● Given problem: Render the listing below as a numbered list, leaving out blank lines, starting at the line that contains "Based on what" and ending at the last line of the listing.

● Data provided:

=-=-=

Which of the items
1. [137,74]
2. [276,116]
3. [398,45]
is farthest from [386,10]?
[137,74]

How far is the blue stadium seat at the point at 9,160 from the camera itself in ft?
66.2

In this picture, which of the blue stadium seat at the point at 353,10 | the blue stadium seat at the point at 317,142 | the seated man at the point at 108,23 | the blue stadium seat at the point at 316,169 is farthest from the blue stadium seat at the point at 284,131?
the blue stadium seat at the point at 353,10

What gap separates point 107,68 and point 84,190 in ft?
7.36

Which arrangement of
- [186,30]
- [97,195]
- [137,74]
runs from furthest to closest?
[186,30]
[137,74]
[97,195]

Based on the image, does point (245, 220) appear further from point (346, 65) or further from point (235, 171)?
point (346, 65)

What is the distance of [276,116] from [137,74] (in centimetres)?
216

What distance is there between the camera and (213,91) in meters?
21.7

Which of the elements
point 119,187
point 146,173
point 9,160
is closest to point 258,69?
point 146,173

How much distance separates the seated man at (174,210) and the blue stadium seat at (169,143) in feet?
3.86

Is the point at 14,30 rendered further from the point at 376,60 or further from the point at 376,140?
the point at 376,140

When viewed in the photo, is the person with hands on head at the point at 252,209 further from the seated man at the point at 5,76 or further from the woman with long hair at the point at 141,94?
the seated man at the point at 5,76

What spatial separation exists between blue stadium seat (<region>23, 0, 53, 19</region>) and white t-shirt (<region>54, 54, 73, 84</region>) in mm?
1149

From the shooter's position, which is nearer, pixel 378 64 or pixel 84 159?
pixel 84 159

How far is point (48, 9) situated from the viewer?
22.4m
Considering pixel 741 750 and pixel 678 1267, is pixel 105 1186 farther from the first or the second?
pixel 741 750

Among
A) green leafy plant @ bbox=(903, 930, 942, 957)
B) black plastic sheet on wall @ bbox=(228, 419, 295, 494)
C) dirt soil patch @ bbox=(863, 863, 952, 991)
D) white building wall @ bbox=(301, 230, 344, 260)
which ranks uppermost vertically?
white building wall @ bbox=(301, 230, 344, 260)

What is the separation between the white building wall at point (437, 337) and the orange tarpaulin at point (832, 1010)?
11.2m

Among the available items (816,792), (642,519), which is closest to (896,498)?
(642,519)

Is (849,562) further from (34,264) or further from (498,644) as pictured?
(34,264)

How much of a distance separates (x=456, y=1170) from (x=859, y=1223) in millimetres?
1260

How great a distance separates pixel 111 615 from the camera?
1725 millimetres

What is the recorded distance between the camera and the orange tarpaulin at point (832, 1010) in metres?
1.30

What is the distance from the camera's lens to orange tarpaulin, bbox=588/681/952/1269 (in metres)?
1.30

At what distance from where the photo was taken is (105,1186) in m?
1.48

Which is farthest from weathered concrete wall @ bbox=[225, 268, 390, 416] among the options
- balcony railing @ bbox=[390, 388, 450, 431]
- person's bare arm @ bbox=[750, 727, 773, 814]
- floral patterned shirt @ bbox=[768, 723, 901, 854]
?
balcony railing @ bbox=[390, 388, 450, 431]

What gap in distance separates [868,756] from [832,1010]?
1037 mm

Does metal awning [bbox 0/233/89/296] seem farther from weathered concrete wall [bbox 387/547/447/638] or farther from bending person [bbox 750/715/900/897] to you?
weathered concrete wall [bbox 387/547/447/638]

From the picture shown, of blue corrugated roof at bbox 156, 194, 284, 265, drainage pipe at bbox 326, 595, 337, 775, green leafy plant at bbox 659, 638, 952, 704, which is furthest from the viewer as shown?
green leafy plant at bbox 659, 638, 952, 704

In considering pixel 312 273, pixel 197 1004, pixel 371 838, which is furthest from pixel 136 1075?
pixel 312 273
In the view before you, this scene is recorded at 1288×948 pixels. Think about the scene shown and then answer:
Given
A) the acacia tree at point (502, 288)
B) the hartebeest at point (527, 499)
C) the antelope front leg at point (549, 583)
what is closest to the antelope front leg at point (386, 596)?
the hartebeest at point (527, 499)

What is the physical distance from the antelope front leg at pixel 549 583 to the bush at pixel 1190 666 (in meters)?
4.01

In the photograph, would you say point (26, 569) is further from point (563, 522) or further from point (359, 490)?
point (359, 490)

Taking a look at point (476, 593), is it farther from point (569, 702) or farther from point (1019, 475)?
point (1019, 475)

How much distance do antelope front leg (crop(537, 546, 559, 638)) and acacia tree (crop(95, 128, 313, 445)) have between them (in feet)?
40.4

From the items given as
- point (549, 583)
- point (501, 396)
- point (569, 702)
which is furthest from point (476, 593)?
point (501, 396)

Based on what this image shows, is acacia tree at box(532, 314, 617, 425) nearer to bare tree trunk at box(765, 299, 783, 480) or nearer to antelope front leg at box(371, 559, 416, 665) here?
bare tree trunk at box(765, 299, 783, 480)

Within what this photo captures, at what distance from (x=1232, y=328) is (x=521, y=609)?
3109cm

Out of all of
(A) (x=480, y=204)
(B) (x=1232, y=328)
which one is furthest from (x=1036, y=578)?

=-=-=

● Written solution:
1. Based on what this image shows, is acacia tree at box(532, 314, 617, 425) nearer to bare tree trunk at box(765, 299, 783, 480) or nearer to antelope front leg at box(371, 559, 416, 665) here?
2. bare tree trunk at box(765, 299, 783, 480)
3. Within what this photo captures, at what distance from (x=1232, y=328) is (x=521, y=609)?
4. 3109cm
5. Out of all of
6. (A) (x=480, y=204)
7. (B) (x=1232, y=328)
8. which one is furthest from (x=1036, y=578)?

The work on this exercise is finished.